Advances in video capturing devices enable adaptive posture estimation (APE) and event classification of multiple human-based videos for smart systems. Accurate event classification and adaptive posture estimation are still challenging domains, although researchers work hard to find solutions. In this research article, we propose a novel method to classify stochastic remote sensing events and to perform adaptive posture estimation. We performed human silhouette extraction using the Gaussian Mixture Model (GMM) and saliency map. After that, we performed human body part detection and used a unified pseudo-2D stick model for adaptive posture estimation.

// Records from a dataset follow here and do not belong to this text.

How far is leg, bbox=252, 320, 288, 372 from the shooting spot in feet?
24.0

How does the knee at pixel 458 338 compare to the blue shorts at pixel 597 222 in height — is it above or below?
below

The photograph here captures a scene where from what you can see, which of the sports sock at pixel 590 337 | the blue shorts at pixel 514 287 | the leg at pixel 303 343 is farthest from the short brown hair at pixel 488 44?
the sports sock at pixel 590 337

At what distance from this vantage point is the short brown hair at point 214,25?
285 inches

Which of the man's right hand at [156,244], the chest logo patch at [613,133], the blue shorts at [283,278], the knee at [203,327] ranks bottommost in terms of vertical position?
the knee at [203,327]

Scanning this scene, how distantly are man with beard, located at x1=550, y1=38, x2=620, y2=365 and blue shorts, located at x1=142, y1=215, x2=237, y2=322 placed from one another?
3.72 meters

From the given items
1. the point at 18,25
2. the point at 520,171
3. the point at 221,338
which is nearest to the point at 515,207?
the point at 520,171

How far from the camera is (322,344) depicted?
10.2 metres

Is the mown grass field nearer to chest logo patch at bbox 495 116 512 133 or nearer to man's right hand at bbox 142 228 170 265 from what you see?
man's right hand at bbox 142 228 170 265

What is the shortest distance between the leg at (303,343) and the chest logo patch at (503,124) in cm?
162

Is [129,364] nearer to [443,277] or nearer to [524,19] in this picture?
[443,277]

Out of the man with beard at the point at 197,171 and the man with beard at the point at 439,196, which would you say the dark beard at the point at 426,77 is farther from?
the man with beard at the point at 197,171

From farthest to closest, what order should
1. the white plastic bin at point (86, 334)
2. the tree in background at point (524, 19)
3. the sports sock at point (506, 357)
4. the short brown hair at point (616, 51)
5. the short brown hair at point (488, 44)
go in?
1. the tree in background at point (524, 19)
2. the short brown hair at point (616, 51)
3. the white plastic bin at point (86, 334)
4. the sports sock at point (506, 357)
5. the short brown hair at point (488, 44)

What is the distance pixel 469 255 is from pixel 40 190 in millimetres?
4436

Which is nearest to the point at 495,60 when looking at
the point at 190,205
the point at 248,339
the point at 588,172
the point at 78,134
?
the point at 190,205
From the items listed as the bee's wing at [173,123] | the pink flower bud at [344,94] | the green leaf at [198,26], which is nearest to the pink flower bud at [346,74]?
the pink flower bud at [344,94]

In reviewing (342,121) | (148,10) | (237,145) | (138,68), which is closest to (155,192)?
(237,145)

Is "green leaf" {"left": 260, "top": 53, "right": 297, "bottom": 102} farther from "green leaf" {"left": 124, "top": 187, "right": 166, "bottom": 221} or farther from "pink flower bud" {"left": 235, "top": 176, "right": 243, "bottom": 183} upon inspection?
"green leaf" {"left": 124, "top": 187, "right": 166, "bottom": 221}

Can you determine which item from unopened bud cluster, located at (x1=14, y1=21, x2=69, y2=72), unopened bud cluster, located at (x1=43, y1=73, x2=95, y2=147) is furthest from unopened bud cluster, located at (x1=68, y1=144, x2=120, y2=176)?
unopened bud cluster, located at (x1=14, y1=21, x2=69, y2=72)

Multifused data that include energy, 3D Cartesian view, angular geometric, skeleton zigzag and moveable body parts were applied. Using a charged system search, we optimized our feature vector and deep belief network. We classified complex events, which were performed over sports videos in the wild (SVW), Olympic sports, UCF aerial action dataset and UT-interaction datasets. The mean accuracy of human body part detection was 83.57% over the UT-interaction, 83.00% for the Olympic sports and 83.78% for the SVW dataset. The mean event classification accuracy was 91.67% over the UT-interaction, 92.50% for Olympic sports and 89.47% for SVW dataset. These results are superior compared to existing state-of-the-art methods.